| GIVEN INSTRUCTION |
Repeat the part of the cash flow text between "Broadcast experienced negative" and "our CodecSys product.", inclusive, word for word.

| TEXT BLOCK |
^^^^^^^^

At December 31, 2013, we had cash of $215,371, total current assets of $300,709, total current liabilities of $7,197,395 and total stockholders' deficit of $6,655,301.  Included in current liabilities is $5,245,000 related to the current portion of notes payable and other debt obligations.
 
Broadcast experienced negative cash flow used in operations during the year of $1,447,385 compared to negative cash flow used in operations for the year ended December 31, 2012 of $3,362,785.  Although that represents a decrease in cash used for operations of $1,915,400, the cash used decreased only because we had lost approximately 90% of our business.  During 2013 the decrease in negative cash flow was realized primarily through a reduction in the number of employees from 24 to 8, as well as additional expense reduction actions including reducing sales and general and administrative expenses incident to losing our largest customer and curtailing all sales and marketing and development expenditures for our CodecSys product.

^^^^^^^^

| EXCERPTED DATA |
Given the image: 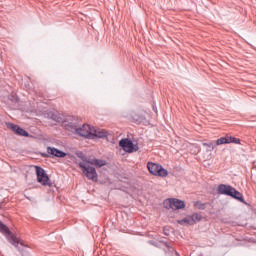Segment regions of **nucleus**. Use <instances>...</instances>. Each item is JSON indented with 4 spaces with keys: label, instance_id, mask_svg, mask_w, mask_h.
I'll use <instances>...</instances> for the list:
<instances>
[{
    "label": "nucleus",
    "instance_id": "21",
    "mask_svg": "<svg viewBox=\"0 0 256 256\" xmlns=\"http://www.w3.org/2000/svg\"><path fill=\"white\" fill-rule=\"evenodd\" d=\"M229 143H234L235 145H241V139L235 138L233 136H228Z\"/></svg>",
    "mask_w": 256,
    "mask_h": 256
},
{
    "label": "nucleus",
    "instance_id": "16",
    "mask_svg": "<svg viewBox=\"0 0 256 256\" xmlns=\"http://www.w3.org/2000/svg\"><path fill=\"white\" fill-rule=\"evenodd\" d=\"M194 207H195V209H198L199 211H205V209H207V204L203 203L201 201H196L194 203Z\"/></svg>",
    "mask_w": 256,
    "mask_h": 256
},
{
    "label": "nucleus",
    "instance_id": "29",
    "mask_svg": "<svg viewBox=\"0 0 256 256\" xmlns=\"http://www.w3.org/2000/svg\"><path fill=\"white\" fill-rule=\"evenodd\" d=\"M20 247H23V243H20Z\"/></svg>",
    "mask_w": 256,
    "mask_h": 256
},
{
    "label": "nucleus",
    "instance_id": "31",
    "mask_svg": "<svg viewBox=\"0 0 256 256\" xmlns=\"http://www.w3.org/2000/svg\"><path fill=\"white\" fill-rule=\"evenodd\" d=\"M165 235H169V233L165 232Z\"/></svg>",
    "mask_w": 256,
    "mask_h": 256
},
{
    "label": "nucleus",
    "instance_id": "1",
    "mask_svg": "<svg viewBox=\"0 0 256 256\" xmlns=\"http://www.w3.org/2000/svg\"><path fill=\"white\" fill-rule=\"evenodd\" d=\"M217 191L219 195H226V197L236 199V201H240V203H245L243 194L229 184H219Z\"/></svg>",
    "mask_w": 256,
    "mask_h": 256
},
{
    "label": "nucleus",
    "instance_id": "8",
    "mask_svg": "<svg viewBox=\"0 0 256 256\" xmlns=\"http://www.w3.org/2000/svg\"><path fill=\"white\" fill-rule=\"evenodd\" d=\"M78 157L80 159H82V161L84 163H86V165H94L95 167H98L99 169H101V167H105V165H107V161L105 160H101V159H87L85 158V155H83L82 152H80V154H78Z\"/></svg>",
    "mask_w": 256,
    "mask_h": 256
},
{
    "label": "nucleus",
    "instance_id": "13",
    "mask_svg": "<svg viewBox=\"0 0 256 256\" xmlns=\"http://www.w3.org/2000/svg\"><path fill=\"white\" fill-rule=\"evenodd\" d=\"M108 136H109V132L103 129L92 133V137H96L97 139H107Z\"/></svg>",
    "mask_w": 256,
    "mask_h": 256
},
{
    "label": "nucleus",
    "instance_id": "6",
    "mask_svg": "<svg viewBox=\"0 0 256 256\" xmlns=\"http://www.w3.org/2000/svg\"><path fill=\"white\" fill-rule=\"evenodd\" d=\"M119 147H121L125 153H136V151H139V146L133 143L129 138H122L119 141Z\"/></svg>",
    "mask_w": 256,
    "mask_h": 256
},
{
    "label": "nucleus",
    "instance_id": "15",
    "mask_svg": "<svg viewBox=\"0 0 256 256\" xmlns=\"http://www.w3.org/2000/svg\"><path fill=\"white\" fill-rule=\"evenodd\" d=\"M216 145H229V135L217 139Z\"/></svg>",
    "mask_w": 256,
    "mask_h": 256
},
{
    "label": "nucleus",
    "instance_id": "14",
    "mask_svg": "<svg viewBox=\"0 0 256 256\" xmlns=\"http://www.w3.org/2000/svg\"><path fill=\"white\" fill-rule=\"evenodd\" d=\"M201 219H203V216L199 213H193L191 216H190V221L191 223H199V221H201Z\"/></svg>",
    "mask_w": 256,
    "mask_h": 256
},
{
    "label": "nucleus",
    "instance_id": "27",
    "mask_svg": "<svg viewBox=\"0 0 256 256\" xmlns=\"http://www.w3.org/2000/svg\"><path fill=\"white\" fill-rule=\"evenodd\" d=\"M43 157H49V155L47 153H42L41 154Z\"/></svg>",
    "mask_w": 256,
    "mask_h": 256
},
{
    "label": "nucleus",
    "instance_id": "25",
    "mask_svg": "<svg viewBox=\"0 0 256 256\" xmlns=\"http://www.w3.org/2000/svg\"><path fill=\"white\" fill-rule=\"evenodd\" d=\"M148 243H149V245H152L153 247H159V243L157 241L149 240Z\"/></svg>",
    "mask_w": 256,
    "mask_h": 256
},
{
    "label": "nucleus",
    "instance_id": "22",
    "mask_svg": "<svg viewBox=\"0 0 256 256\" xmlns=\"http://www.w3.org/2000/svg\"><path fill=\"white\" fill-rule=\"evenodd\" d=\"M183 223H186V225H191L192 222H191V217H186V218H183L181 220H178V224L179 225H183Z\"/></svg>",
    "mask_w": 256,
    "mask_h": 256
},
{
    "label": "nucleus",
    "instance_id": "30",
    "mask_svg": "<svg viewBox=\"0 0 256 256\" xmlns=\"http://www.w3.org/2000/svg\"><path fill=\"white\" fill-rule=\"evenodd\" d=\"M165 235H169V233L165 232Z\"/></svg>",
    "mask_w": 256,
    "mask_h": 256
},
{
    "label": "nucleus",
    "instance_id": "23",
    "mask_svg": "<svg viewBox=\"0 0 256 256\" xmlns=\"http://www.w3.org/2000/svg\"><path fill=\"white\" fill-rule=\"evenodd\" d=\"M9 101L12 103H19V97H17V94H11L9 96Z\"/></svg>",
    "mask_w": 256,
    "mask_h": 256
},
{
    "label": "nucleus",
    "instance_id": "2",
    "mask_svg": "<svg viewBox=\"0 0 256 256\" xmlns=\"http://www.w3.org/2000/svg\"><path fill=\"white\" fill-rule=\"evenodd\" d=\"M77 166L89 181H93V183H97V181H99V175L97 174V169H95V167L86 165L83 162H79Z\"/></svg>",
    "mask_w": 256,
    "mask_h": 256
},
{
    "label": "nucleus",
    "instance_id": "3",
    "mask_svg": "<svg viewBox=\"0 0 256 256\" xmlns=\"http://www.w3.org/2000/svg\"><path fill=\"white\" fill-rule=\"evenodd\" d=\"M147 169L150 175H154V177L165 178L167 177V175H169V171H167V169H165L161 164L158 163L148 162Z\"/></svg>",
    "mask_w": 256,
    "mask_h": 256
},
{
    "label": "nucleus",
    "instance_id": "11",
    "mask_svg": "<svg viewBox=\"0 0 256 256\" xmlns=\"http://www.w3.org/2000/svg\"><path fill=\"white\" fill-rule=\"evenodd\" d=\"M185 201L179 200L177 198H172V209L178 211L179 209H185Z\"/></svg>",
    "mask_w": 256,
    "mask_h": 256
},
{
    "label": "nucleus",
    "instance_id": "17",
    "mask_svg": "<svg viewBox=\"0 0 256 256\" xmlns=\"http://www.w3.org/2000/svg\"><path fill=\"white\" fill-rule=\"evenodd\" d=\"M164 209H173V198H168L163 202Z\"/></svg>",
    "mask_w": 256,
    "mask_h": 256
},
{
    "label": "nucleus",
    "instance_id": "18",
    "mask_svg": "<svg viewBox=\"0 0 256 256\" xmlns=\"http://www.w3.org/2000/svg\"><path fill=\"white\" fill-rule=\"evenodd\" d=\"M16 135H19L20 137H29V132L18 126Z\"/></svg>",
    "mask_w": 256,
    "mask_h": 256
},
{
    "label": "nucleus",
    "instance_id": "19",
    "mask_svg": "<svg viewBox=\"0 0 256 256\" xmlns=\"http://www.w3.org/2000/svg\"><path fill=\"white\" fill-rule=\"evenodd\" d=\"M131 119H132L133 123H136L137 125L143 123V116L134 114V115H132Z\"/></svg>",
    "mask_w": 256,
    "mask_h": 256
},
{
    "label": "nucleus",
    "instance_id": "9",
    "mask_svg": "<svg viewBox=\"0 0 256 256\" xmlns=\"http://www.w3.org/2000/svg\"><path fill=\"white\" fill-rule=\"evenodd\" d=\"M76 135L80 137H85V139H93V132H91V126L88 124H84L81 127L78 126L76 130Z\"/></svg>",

^^^^^^^^

| WRITTEN RESPONSE |
Broadcast experienced negative cash flow used in operations during the year of $1,447,385 compared to negative cash flow used in operations for the year ended December 31, 2012 of $3,362,785.  Although that represents a decrease in cash used for operations of $1,915,400, the cash used decreased only because we had lost approximately 90% of our business.  During 2013 the decrease in negative cash flow was realized primarily through a reduction in the number of employees from 24 to 8, as well as additional expense reduction actions including reducing sales and general and administrative expenses incident to losing our largest customer and curtailing all sales and marketing and development expenditures for our CodecSys product.